ACES assists the actor in keeping the character distinctly separate from their own lives. While at the same time, safely and ethically, explores alignments with the actor.
Stanislavski talks about the many inspirations an actor draws from to create “an external characterization out of himself” (Stanislavski 1949:8). From the power of observation and different art forms to the actors’ own experiences of life to imagination itself. The only stipulation Stanislavski makes is that the actor “must not lose his inner self” (Stanislavski 1949:8) in the process of their research. Interestingly enough Stanislavski’s emotional memory[i], and later Strasberg, who believed that the Method[ii] was about “bringing the actors lived experience to imaginary circumstances” (McFerrin 2003), unintentionally and possibly unknowingly were blurring the boundary between actor and character. In reference to Stanislavski’s system Jean Benedetti (2013) suggests this blurring is a creative state. Though I understand the need for blurring to actualise a character, my focus is on unblurring the boundary between actor and character after a day’s work. I am speaking specifically about actors who are portraying human suffering and emotional distress. Szlawieniec-Haw’s (2020) study found that out of twenty professional actors interviewed all of them experienced either long-term or short-term lingerings from portraying such characters. These lingerings were categorized as either physical, mental, or emotional or all three and ranged from intense to subtle and everything in between. There have been many more studies conducted that have concluded that boundaries can and have been blurred between the actor and the roles they take on. The result is collateral damage to the actor’s psyche and their personal relationships. In Australia acute pressures associated with demanding roles are driving actors to use a wide variety of prescribed, over the counter, herbal and illicit substances in an attempt to separate from their characters or ‘cool off’ after a performance (Maxwell, Seton, Szabó 2015).

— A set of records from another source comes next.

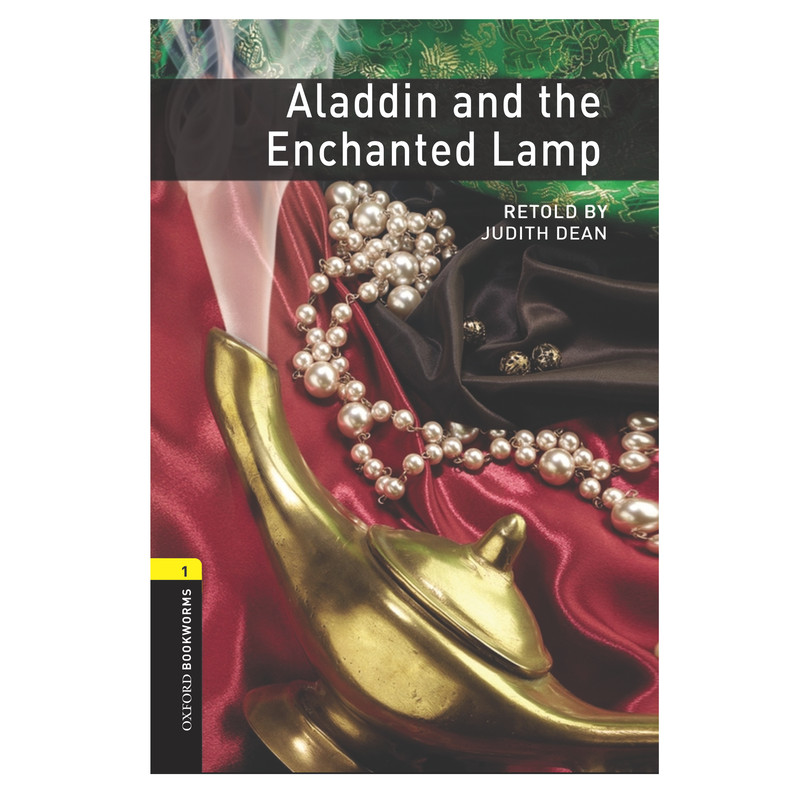 کتاب Aladdin and the Enchanted Lamp1 اثر Judith Dean انتشارات Oxford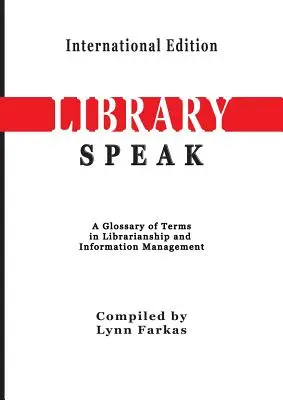 LibrarySpeak Slovník pojmů z oblasti knihovnictví a informačního managementu (mezinárodní vydání) - LibrarySpeak A glossary of terms in librarianship and information management (International Edition)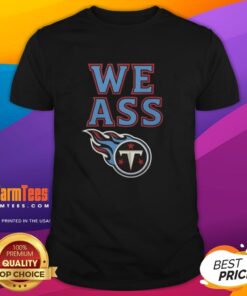 Nice We Ass Tennessee Titans Football T-Shirt featuring team logo and vibrant colors for avid fans.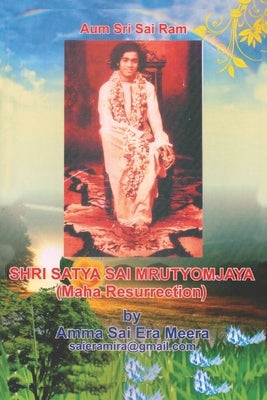 Shri Satya Sai Mrutyomjaya: Maha Resurrection by Era Meera, Amma Sai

One of the pathways to maintaining the actor’s well-being is to keep their personal histories separate from the character they are creating. Before the actor can ‘be’ in character and in order for the actor to step out of character cleanly and decisively the actor must have a starting point of where they end, and the character begins. As pointed out in McFerrin’s (2003) research, another example of why boundaries are important can be found in the acting teacher, Robert Benedetti’s explanation of Stanislavski’s ‘Magic if’ referring to it as the difference between self-expression and self-expansion in acting. “There is a potential danger in personalizing (i.e., Self-expression) the role. If you do not truly reach out into the character’s experience but instead merely force the character to fit you, you may end up distorting the character and damaging the play” (Benedetti 1970:89). Although actors should be mindful of not ‘forcing’ the character to suit themselves, there are actors I have worked with who unknowingly blur boundaries and bring their own lived experience to fit their characters regardless.

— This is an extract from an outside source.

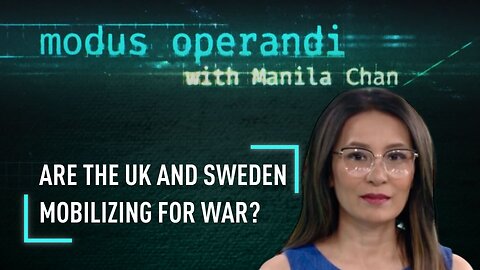 Modus Operandi | Are the UK and Sweden mobilizing for war?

In unpacking Markus and Nurius’ (1986) definition of “possible selves”, Gregory Hippolyte Brown (2019:8) shares his perspective in his phenomenological study on actors, “the exploration of a role, as it might relate to an investigation of elements within the actor’s own personality, as well as research about somebody else (a created character) and a fantasy connection to that character” thus creating the desire to be ‘in their shoes’. He further suggests that the creation of a role is influenced not only by the research and approach to the role but also by the actors own “social world, culture, past experiences, idealized or damaged self-perceptions, and, often, experiences of trauma”. In my work with actors, I found that their characters’ circumstances either directly or indirectly represented their own past traumas. For this reason alone, it is important to create explicit boundaries between actor and character.

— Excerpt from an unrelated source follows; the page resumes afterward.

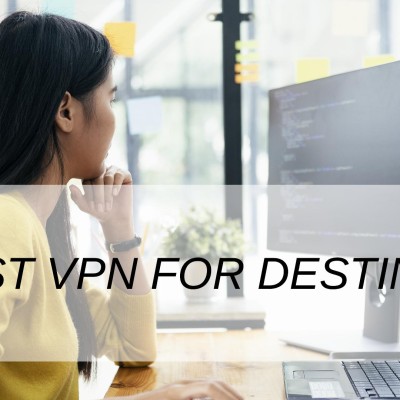 Best VPN For Destiny 2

Creating an Ending in the Beginning
Knowing where the actor ends and the character begins is ongoing in the ACES process and starts in pre-production or before the first rehearsal, continues through the length of the production and winds down weeks after the last performance. It involves in depth discussions between me and the actor and though its personal it’s also conducive to creating healthy boundaries. It develops the ever-powerful perspective of objectivity. Although it’s impossible to have a neat, separate divide between the world of character portrayal and the reality of everyday life, the safe and sacred space of the stage or set also allows actors to “ground material there” thus creating a separation in their own minds from their characters and providing some degree of protection from intense emotions experienced through representing emotional distress and human suffering (Szlawieniec-Haw 2020). It gives them permission to ‘leave it on the stage’ and have their own lives outside of their character’s suffering.
At the end of the day, the actor must remember a character is a collection of emotions and thoughts in response to a fictional conflict that they have been asked to imagine and to create a visceral experience for others. The character is an illusion of a real person and is the vehicle for this experience. They exist to tell a story and for no other reason. They’re like a hologram – projected in time and space but not really existing in any time or space except in that of our imaginations. It’s like entering a twilight zone. On the other hand, the actor is a real person and exists in the world, outside the story of the character, with their own personal challenges, conflicts, and history. ACES enforces those boundaries and honours the separation that actors need to preserve their well-being in the world in which they exist.
[i] Stanislavski’s technique of the actor recalling events in their life to trigger specific emotions for use in the character’s they’re portraying.
[ii] The Method requires the actor to draw from their own personal experiences and use that and the emotion that arises for the character being portrayed.